■ Texto de origem
_____

Na altura, Manuel Ramos quis saber se estaria a decorrer alguma reforma de fundo na instituição e se o Ministério dos Assuntos Sociais – Rui Machete titulava, à época, a pasta – pensava "ouvir, quanto ao futuro da Casa Pia, mormente quanto à vida da secção de Pina Manique, os antigos alunos, recentemente constituídos em conselho casapiano".
Meses depois, em Março de 1976, a dias do encerramento da Assembleia Constituinte, o deputado lamentou que o Ministério não tenha fornecido os elementos pedidos a 16 de Janeiro.
Na sua intervenção, referiu que, a partir do seu requerimentos, "vários jornais se ocuparam da preocupante situação que a Casa Pia atravessa", e que várias entrevistas e reportagens "trouxeram à luz do dia factos da maior gravidade e que, por essa razão, impõem ao Estado uma rápida e enérgica tomada de posição".
Títulos de jornais
Manuel Ramos deu como exemplo alguns títulos: "Mais de dois mil jovens ao deus-dará" ("A Luta", 29 de Janeiro); "Casa Pia de Lisboa: pior que antes do 25 de Abril" ("A Capital", 3 de Fevereiro); "Casa Pia de Lisboa: educar ou prostituir jovens?..." ("O Dia",25 de Fevereiro); "Instituição de assistência à beira do abismo da droga e da prostituição de menores" ("O Dia", 25 de Fevereiro); "Pina Manique – confusão em autogestão" ("O Dia", 27 de Fevereiro).
Fez ainda referência a um texto publicado no jornal "A Luta". "O próprio provedor – já demissionário – terá afirmado que 'neste momento a Casa Pia é uma amálgama de alunos que se viciam uns aos outros'".
O deputado esclareceu a Assembleia, dizendo que o requerimento, sem resposta, foi consequência de uma visita que dias antes fizera à Casa Pia. "O que vi chocou-me profundamente".
Ao JN, contou que foi à instituição a convite de um casapiano. "O que vi foi uma casa perfeitamente desleixada, abandonada, um cenário negro, que era uma consequência do período que vivíamos".
Na altura, prometeu a si mesmo fazer algo para melhorar a situação, para aumentar a segurança dos alunos da instituição.

_____

■ Os dados
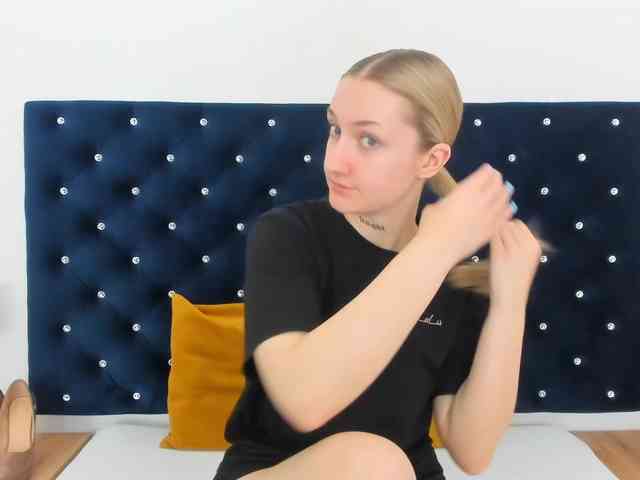 AlexaKisses webcam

_____

■ Teste de compreensão
1. Resuma numa única frase o parágrafo do texto sobre a Casa Pia que começa por «Na sua intervenção, referiu que», conservando os factos principais.
2. Enumere todos os títulos de jornal citados por Manuel Ramos no texto sobre a Casa Pia, indicando o jornal em que cada um foi publicado.
3. Prossiga o texto sobre a Casa Pia a partir da última frase apresentada.

■ Respostas por tarefa
1. O deputado afirmou que, após o seu requerimento, vários jornais trataram da preocupante situação da Casa Pia e que entrevistas e reportagens revelaram factos gravíssimos, que exigem do Estado uma tomada de posição rápida e enérgica.

2.
- "Mais de dois mil jovens ao deus-dará" ("A Luta")
- "Casa Pia de Lisboa: pior que antes do 25 de Abril" ("A Capital")
- "Casa Pia de Lisboa: educar ou prostituir jovens?..." ("O Dia")
- "Instituição de assistência à beira do abismo da droga e da prostituição de menores" ("O Dia")
- "Pina Manique – confusão em autogestão" ("O Dia")

3.
Apresentou o seu pedido à Assembleia Constituinte, que nunca teve resultados práticos. "Nem sequer me deram uma explicação pela falta dos documentos", recorda.
Toda a gente sabia
"A minha preocupação é que aquilo não era homossexualidade colectiva, mas estavam a generalizar o problema", explicou o antigo deputado.
Salienta ainda que "toda a gente sabia que havia problemas de homossexualidade e prostituição na Casa Pia, mas que também era uma casa estupenda. A Casa Pia fez muitas obras em Portugal".
Na Assembleia Constituinte, Manuel Ramos bateu-se pelas instituições de educação, por exemplo, em Agosto de 1975, quando fez a defesa dos colégios, referindo que foi um dos muitos que frequentaram essas instituições.
De interno a administrador
"Fui interno no Colégio Barão de Nova Sintra, da Santa Casa da Misericórdia do Porto, durante oito anos, e, tal como eu, outros jovens frequentaram instituições idênticas, como o jornalista Cândido de Oliveira, casapiano", salientou.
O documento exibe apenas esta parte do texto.